WORK TO BE COMPLETED
In the records below, the line that contains "Is it point" marks the start. Copy it and each line after it through the end, exactly, without pictures.

SUPPLIED RECORDS
━━━━━━━━━━━━━━━━━━━━━━━━━━━━━━

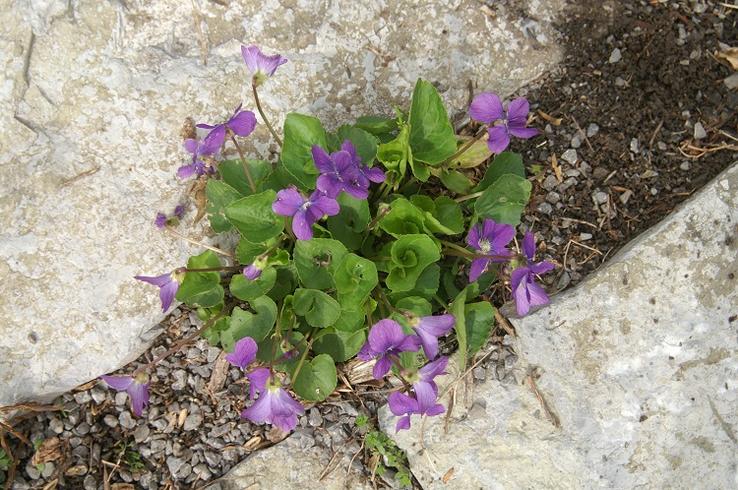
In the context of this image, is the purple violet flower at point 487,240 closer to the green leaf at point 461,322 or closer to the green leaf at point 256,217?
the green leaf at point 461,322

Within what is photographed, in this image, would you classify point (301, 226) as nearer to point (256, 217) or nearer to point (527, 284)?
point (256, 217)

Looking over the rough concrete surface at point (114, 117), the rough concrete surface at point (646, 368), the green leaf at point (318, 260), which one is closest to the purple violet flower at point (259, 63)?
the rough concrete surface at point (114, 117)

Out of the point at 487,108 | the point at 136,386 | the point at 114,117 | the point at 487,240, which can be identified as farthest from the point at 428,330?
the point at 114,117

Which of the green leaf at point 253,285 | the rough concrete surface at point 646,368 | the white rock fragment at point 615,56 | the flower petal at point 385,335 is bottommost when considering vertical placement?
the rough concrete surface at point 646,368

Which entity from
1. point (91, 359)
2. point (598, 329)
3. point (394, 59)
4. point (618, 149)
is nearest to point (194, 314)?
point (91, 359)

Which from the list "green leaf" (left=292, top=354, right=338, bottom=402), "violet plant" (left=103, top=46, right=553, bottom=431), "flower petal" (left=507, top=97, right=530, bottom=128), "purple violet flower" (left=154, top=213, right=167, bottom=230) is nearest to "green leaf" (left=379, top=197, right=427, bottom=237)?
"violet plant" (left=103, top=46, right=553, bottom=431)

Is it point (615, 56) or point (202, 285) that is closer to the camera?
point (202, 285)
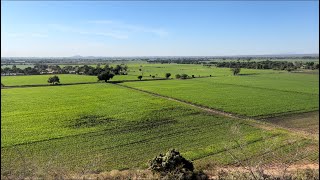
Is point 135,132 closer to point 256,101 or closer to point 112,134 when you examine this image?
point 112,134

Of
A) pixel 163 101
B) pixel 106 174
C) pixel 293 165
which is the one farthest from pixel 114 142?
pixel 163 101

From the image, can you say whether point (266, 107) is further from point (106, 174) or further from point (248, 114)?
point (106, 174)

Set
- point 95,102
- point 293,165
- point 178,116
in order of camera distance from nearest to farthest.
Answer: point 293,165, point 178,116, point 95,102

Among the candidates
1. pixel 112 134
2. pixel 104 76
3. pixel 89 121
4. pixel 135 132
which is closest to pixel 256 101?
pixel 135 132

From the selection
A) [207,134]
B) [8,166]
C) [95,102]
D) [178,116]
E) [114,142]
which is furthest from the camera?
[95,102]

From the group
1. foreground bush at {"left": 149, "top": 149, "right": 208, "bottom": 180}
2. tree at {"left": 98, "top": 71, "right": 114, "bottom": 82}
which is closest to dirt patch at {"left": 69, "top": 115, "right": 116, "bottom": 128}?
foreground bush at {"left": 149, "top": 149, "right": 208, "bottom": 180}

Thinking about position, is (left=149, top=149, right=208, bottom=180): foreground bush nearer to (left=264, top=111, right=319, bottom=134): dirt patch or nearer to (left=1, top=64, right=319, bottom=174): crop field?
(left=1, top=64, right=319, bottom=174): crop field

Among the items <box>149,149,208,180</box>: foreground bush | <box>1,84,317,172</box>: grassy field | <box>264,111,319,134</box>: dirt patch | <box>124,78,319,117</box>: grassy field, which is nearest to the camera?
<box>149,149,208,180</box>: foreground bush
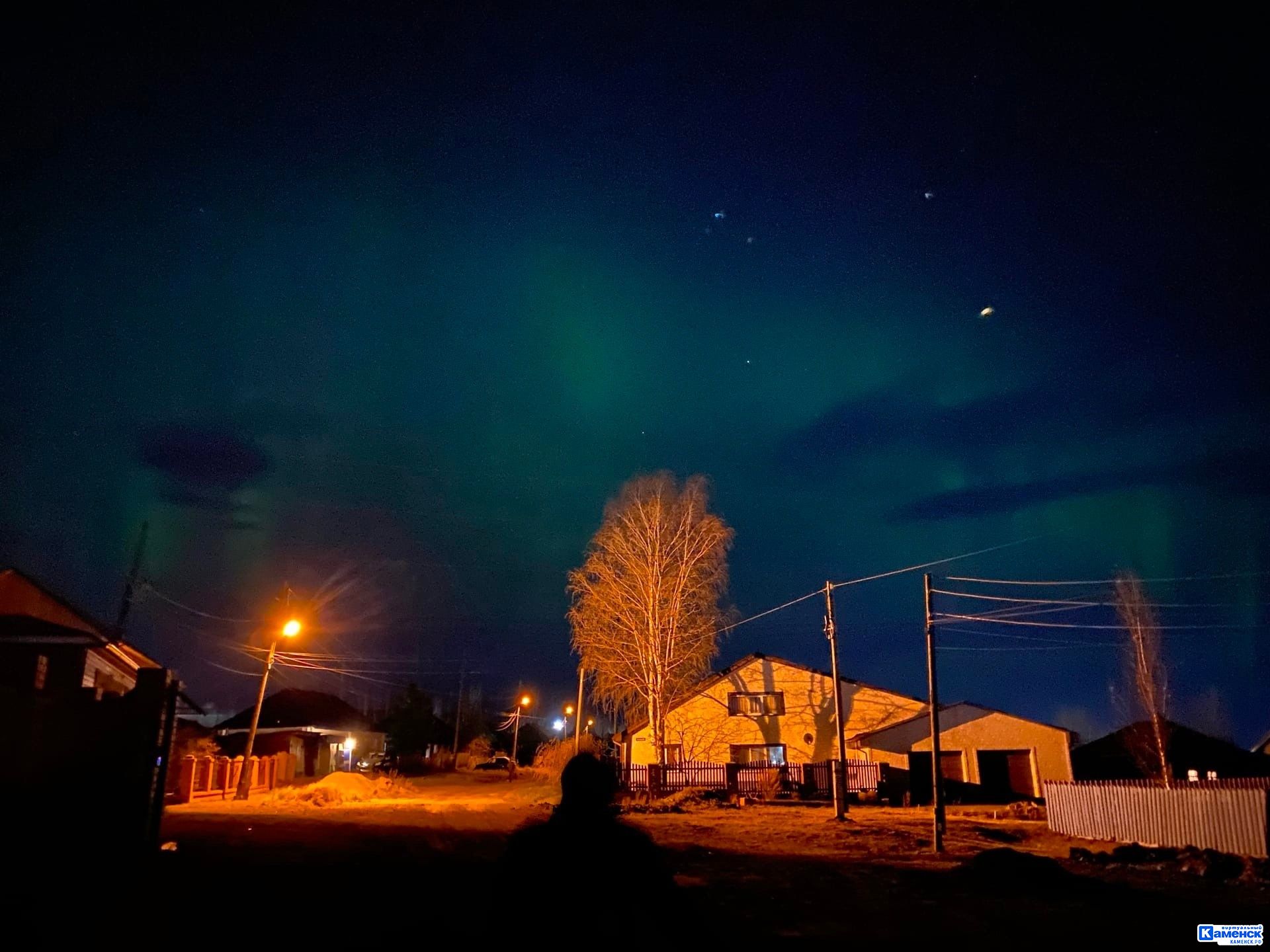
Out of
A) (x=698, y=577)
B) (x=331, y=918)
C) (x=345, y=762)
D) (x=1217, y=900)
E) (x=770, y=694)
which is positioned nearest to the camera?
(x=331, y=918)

━━━━━━━━━━━━━━━━━━━━━━━━━━━━━━

WRITTEN RESPONSE
Is it point (615, 56) or point (202, 285) that is closer to the camera?
point (202, 285)
Is point 135,132 closer to point 256,101 or closer to point 112,134 when you examine this image?
point 112,134

Of
A) pixel 163 101
B) pixel 106 174
C) pixel 293 165
which is the one farthest from pixel 114 142?
pixel 163 101

From the image, can you say whether point (266, 107) is further from point (106, 174) or further from point (248, 114)?
point (106, 174)

Set
- point 95,102
- point 293,165
- point 178,116
in order of camera distance from nearest to farthest.
Answer: point 293,165, point 178,116, point 95,102

Among the candidates
1. pixel 112 134
2. pixel 104 76
3. pixel 89 121
4. pixel 135 132
which is closest to pixel 256 101?
pixel 135 132

From the selection
A) [207,134]
B) [8,166]
C) [95,102]
D) [178,116]
E) [114,142]
which is furthest from the camera?
[95,102]

From the group
1. foreground bush at {"left": 149, "top": 149, "right": 208, "bottom": 180}
2. tree at {"left": 98, "top": 71, "right": 114, "bottom": 82}
which is closest to dirt patch at {"left": 69, "top": 115, "right": 116, "bottom": 128}?
foreground bush at {"left": 149, "top": 149, "right": 208, "bottom": 180}

Thinking about position, is (left=149, top=149, right=208, bottom=180): foreground bush nearer to (left=264, top=111, right=319, bottom=134): dirt patch or nearer to (left=1, top=64, right=319, bottom=174): crop field?
(left=1, top=64, right=319, bottom=174): crop field

Among the items <box>149,149,208,180</box>: foreground bush | <box>1,84,317,172</box>: grassy field | <box>264,111,319,134</box>: dirt patch | <box>124,78,319,117</box>: grassy field, which is nearest to the camera?
<box>149,149,208,180</box>: foreground bush
Out of
A) (x=698, y=577)
B) (x=331, y=918)
C) (x=345, y=762)
D) (x=1217, y=900)
E) (x=770, y=694)
which is positioned nearest to the camera?
(x=331, y=918)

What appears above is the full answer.